Self-Attention in Colors: Another Take on Encoding Graph Structure in Transformers
This addresses the challenge of effectively incorporating graph topology into Transformers for domains like molecular graphs, though it appears incremental as it builds on existing graph Transformer methods.
The paper tackles the problem of encoding graph structure in Transformers by introducing a novel self-attention mechanism called CSA, which integrates graph structural information and edge features without local message-passing, achieving state-of-the-art results on the ZINC benchmark dataset.
We introduce a novel self-attention mechanism, which we call CSA (Chromatic Self-Attention), which extends the notion of attention scores to attention _filters_, independently modulating the feature channels.

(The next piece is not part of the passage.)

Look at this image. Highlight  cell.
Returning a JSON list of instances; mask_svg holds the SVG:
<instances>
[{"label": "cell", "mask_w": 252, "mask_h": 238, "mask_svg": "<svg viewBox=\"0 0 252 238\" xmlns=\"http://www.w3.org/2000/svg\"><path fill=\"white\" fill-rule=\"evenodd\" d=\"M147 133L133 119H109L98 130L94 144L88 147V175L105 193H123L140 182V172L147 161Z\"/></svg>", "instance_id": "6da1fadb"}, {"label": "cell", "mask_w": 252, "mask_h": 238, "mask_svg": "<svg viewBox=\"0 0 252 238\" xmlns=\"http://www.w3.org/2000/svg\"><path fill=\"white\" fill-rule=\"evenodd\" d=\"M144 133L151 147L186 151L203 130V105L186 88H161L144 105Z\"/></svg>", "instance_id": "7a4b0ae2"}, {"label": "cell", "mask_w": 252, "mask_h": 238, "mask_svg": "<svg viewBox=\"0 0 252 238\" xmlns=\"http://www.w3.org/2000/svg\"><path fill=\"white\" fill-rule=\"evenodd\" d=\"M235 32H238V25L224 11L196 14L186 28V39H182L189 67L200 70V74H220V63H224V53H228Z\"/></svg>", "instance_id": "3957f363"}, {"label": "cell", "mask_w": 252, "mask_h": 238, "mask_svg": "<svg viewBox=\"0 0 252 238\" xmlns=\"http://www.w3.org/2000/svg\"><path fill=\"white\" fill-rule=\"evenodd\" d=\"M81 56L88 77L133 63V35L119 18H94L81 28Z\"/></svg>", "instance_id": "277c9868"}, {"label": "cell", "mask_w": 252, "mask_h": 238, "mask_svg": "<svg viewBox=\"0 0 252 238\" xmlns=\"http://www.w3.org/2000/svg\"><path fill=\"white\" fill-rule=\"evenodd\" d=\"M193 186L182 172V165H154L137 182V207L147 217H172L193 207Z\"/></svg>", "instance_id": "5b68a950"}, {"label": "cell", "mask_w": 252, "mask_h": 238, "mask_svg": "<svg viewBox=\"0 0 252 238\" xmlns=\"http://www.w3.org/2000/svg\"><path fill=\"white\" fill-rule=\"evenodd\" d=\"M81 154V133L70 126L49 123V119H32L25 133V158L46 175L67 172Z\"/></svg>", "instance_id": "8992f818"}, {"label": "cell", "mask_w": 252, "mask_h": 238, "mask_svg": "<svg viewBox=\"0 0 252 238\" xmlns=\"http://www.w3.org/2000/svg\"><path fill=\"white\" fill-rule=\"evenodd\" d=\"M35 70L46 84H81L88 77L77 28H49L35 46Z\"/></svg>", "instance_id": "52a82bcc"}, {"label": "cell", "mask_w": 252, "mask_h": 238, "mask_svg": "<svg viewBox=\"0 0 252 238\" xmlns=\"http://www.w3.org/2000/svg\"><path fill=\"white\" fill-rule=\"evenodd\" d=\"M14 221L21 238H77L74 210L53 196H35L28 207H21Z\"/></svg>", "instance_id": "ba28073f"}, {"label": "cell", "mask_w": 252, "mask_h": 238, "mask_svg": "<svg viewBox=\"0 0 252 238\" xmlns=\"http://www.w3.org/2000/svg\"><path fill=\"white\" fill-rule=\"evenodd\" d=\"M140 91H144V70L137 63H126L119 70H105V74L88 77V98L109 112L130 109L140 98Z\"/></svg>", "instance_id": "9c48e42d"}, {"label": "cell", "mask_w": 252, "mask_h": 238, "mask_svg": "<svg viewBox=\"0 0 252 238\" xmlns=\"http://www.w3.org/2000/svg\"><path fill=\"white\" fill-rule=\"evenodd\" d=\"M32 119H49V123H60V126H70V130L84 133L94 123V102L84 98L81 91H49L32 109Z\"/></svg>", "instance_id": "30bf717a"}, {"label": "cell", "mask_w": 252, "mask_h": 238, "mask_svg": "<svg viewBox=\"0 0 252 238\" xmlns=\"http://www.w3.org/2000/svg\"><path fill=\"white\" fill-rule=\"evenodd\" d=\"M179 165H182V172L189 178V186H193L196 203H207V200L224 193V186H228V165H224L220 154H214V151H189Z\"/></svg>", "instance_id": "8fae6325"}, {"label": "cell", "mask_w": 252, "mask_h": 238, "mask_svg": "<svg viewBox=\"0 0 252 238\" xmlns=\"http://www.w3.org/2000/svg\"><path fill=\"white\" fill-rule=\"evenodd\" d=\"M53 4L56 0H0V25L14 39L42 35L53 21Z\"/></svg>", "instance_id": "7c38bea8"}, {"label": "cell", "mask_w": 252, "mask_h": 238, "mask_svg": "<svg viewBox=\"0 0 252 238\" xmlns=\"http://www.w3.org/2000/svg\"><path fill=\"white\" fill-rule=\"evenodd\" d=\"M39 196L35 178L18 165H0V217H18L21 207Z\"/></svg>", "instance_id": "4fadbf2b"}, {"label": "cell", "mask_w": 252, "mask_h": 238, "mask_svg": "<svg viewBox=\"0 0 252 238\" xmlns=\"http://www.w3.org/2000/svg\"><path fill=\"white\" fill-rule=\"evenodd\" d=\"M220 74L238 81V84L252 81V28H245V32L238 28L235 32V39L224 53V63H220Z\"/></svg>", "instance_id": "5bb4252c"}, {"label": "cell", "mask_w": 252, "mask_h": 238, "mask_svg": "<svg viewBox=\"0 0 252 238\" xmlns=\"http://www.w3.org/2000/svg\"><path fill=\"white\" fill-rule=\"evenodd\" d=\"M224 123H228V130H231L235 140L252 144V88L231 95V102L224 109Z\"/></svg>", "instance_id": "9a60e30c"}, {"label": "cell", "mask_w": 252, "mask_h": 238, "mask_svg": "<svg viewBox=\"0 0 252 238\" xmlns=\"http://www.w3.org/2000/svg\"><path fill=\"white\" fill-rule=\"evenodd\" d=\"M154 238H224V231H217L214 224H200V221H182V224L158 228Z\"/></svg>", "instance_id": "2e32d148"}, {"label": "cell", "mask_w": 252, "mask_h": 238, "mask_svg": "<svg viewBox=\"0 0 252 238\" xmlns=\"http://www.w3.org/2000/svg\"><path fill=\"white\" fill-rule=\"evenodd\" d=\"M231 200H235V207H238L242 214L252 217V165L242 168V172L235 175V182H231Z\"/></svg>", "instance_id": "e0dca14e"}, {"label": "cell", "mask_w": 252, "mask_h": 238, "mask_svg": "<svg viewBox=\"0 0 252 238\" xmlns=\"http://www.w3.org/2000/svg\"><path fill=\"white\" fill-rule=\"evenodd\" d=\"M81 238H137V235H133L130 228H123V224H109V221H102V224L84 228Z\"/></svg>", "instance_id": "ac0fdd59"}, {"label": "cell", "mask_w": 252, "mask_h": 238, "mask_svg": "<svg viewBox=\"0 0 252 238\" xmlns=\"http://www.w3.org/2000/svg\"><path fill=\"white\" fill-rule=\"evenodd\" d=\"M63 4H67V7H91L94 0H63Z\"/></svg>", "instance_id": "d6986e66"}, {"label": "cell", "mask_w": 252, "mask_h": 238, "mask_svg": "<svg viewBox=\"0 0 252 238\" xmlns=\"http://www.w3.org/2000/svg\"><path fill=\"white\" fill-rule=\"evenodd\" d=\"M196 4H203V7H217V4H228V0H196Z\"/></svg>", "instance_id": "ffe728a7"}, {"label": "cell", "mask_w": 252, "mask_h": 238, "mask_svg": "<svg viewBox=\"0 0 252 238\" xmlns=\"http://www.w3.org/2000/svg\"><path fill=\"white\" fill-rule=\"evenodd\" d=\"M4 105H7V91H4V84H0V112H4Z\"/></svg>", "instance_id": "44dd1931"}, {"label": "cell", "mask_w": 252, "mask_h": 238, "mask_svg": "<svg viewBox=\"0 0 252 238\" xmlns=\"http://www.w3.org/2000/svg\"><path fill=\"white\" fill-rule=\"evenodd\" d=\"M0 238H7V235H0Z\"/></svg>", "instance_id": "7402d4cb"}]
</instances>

We showcase CSA in a fully-attentional graph Transformer CGT (Chromatic Graph Transformer) which integrates both graph structural information and edge features, completely bypassing the need for local message-passing components. Our method flexibly encodes graph structure through node-node interactions, by enriching the original edge features with a relative positional encoding scheme. We propose a new scheme based on random walks that encodes both structural and positional information, and show how to incorporate higher-order topological information, such as rings in molecular graphs. Our approach achieves state-of-the-art results on the ZINC benchmark dataset, while providing a flexible framework for encoding graph structure and incorporating higher-order topology.